Berbicara mengenai kasus ayo ini begitu kompleks, yang tentu berkaitan dengan kebhinekaan NKRI dan toleransi umat beragama. Ketika saya membaca berita di detik.com seorang Presiden Indonesia Islamic Bussiness Forum (IIBF), Heppy Trenggono menyatakan Persoalan Ahok ini bagi Polisi, bagi Jokowi, bagi PDIP sangat rumit, jauh lebih rumit dari yang kita bayangkan.Kalau hanya perspektif hukum, Ahok tinggal diciduk dari kemarin kemarin. Mereka berfikir keras dan berusaha merekayasa sedemikian rupa. Jika Ahok dipenjara maka efeknya akan Bagi PENGEMBANG yang Telah Mengucurkan investasi Puluhan Trilyun Rupiah, bisa menjadi keruntuhan bisnis, saham Podomoro bisa hancur Dan yang paling besar dampaknya adalah bagi Gerakan Politik yang sedang dilakukan oleh sekelompok TAIPAN yang ingin menguasai Indonesia. Ambisi besar di tahun 2019 adalah menguasai dengan lebih massive lagi. Jika Ahok menang di DKI maka 2/3 kemenangan sudah mereka kantongi. Menangnya Ahok menjadi bukti bahwa mereka bisa mengalahkan segala bentuk perlawanan yang ada di negeri ini. Menguasai Indonesia lebih sederhana dari pada menguasai DKI. Maka jika Ahok jatuh, ini akan menjadi kemunduran luar biasa bagi mereka. Kejatuhan Ahok juga akan menjadikan kekuatan Islam dan Nasionalis terkonsolidasi, yang sasaran utamanya adalah kembali kepada UUD’45. Jika Indonesia kembali ke UUD’45 yang asli, maka kekuasaan tidak akan mungkin mereka rebut. Hari ini saya penuh dengan optimistis, bahwa Allah memberikan hadiah melalui Al Maidah ayat 51 kemudian Ahok kepeleset menafsirkan Al Maidah ayat 51. Saya percaya, Indonesia bangkit!

 

Analisis kasus Ahok

 

Latar belakang kasus Basuki Tjahaja Purnama(ahok), ketika hari selasa 27 September 2016 kunjungan kerja di Kepulauan Seribu. Saat itu, Ahok menjelasakan program kerja sama Pemerintah Provinsi DKI dan Sekolah Tinggi Perikanan (STP) Jakarta dalam bidang perikanan untuk memberikan bantuan 4.000 benih ikan kerapu. Dalam pidatonya, Ahok menjelasakan bahwa warga tak perlu takut soal kelanjutan program bantuan ini, bila dirinya tak terpilih dalam Pilgub DKI 2017. Ahok menjamin program itu akan tetap berjalan, apa pun hasil Pilgub kelak.

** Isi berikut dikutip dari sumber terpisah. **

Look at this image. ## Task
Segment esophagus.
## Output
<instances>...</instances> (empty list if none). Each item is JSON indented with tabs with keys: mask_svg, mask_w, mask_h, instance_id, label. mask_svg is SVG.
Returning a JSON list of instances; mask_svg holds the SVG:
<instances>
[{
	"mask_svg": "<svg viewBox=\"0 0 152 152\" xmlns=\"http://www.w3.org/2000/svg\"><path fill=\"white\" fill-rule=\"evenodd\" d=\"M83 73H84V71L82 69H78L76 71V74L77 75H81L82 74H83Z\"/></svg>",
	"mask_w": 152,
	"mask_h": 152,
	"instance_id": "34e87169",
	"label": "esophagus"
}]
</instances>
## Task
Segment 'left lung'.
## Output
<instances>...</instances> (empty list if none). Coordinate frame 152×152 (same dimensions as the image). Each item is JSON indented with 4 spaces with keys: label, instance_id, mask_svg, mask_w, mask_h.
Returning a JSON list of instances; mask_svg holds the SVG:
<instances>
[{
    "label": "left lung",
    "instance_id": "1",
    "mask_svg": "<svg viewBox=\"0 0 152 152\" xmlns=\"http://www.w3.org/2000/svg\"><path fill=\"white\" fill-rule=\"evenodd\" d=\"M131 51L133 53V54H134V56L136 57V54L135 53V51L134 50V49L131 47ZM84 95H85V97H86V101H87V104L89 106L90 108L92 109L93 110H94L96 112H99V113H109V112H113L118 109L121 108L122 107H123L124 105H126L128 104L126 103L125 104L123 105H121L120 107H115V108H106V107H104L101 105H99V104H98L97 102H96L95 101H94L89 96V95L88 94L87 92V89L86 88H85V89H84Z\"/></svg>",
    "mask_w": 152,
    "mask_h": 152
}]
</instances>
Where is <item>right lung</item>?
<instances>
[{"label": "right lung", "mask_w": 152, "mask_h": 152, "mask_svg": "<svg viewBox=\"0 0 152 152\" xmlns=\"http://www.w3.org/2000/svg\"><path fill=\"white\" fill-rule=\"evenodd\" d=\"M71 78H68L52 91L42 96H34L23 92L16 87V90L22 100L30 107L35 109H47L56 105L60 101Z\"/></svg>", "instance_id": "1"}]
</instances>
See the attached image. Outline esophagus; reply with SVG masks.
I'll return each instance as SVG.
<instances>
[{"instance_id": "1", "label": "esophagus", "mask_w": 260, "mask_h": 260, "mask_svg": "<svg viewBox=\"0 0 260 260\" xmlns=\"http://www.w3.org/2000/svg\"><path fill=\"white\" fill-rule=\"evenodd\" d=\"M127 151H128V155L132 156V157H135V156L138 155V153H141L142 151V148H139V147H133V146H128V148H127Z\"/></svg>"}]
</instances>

“Jadi enggak usah pikiran. ‘Akh! Nanti kalau enggak kepilih, pasti programnya bubar’. Enggak! Saya masih terpilih (menjabat) sampai Oktober 2017. Kata Ahok. Setalahnya, barulah ayo kepeleset “jadi jangan percaya sama orang, kan bisa aja dalam hati kecil bapak ibu enggak pilih saya. Dibohongi pakai surat Al Maidah ayat 51, macam-macam itu. Itu hak bapak ibu. Itulah kronologi dugaan penistaaan agama oleh Ahok.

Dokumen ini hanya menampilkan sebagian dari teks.